Server of bare min 1 Ghz, your better off with fairly recent offers, but you do not need the faster server available. I would recommend a minimum of mirrored drives on the Terminal server, and the ability to back it up. The TS server needs to be a dedicated machine, you don't want users working on this machine.

mucho ram, my units all have 2 Gig to start.

Connecting to Terminal servers through VPN tunnels is the most secure. Accessing a database via VPN directly will cause heartache and corruption, straight VPN connections access files slowly.. go with the VPN to Terminal server approach, speed is excellent.

The office side should have a static IP address for the broadband line. the remotes are not critical.

UPS units on the TS and all devices used for the broadband communications. . TS servers are a bit more work than a standard server build. Do not make the TS a domain controller, a member server is more secure.

 

[DaVinci135]

Just a few questions:

1. Are the VPN server and Terminal server two separate machines or can you use one box for both purposes?

2. Being that I'm behind a router, what do you suggest in terms of static IP addresses? The VPN server will be behind a firewall (which is behind the router). Should I acquire a static IP for each device or will one do?

3. In terms of the hardware involved, what devices would I need to get this up and running? For instance, do I need a VPN server (hardware) or can this be handled with software? Do I need a new router in addition to what I already have or can I use my netgear?

Thanks for the reply, it is much appreciated!

 

[technome]

Preferably two separate boxes for the servers. But it is possible to have it on one, but security issue abound especially with domain controllers.

On the positive side, like I said, the TS need not be a super server. A 2.8 Ghz
single process, 2G ram, with 2 72 gig drives mirrored, preferably scsi, preferable dual power supplies will suffice; a cheap monitor or a shared monitor via a KMV device will do, as no one will be using the TS server console execept for setup and maintenance.

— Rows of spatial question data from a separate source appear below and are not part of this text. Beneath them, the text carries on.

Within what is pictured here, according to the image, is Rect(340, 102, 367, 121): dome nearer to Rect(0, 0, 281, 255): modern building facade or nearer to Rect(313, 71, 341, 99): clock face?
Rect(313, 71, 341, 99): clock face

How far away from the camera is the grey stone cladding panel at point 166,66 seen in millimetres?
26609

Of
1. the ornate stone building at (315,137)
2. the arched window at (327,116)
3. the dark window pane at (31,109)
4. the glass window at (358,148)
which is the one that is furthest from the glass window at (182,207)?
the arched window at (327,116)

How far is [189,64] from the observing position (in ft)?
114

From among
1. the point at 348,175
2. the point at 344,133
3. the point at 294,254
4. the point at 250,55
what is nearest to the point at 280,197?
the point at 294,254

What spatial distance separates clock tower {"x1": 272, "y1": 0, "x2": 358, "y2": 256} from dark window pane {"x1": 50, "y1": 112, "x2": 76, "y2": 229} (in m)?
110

A deluxe TS server would have a raid 5 array on a hardware raid adapter, with a min of (3) 36 Gig disks.

One VPN enable firewall is all that is needed at the office, along with VPN software on the remote side or cheap VPN gateway routers. Personally I would not run OS based VPN except for a large office, VPN equipped gateway router are fairly cheap, require little maintenance, basically nothing to go wrong. Netgear has VPN models, Sonicwall is another, I have primarily used Sonicwall units for the office side; your netgear my be usable if it has VPN capabilities. If you have not setup a VPN system before I would recommend you get a consultant to do the initial setup, getting the system going can be extremely aggravating for a novice, (been there/done that 6 years ago). VPN initially is like learning a foreign language, difficult at first, easier as time goes on.

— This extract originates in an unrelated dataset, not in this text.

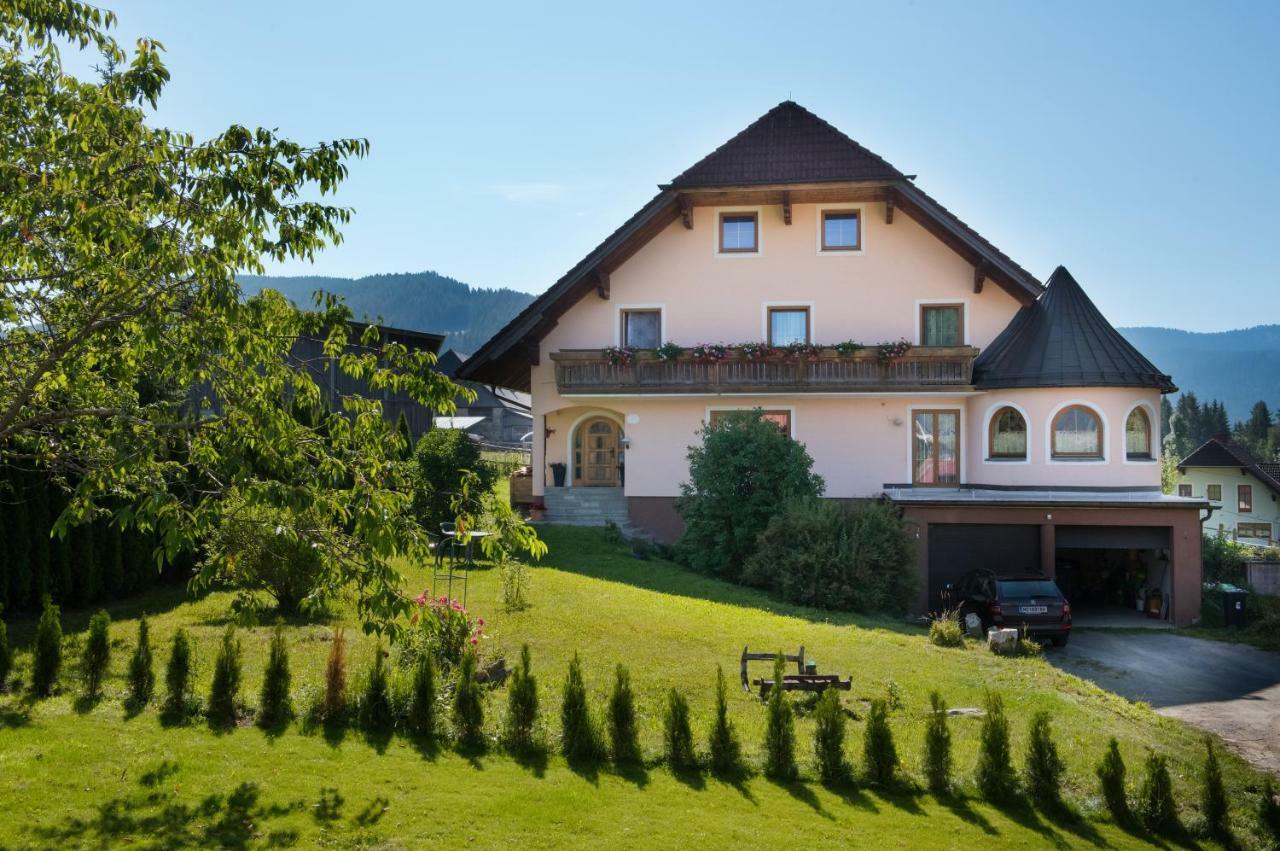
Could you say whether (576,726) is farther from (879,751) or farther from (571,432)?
(571,432)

I use Linksys BEFsx41 or Befvpn41 for remotes if the remotes are stationary machines, Software VPNs clients for mobile laptops, though they have small USN VPN routers for laptops (linksys). One static for the office would be needed, the remote with work with either static or dynamic broadband addresses, on cable or DSL. The line speed need not be super fast, as key strokes and video updates are the main traffic( 768k down and around 278 up is sufficant).


With 5 users, I would have DHCP setup, with static addresses reserved for the five users and the TS and regular server, and the office router; a few static address are very easy to manage, the DHCP server could dole out dynamic address to a user from outside the office, who brings a laptop in.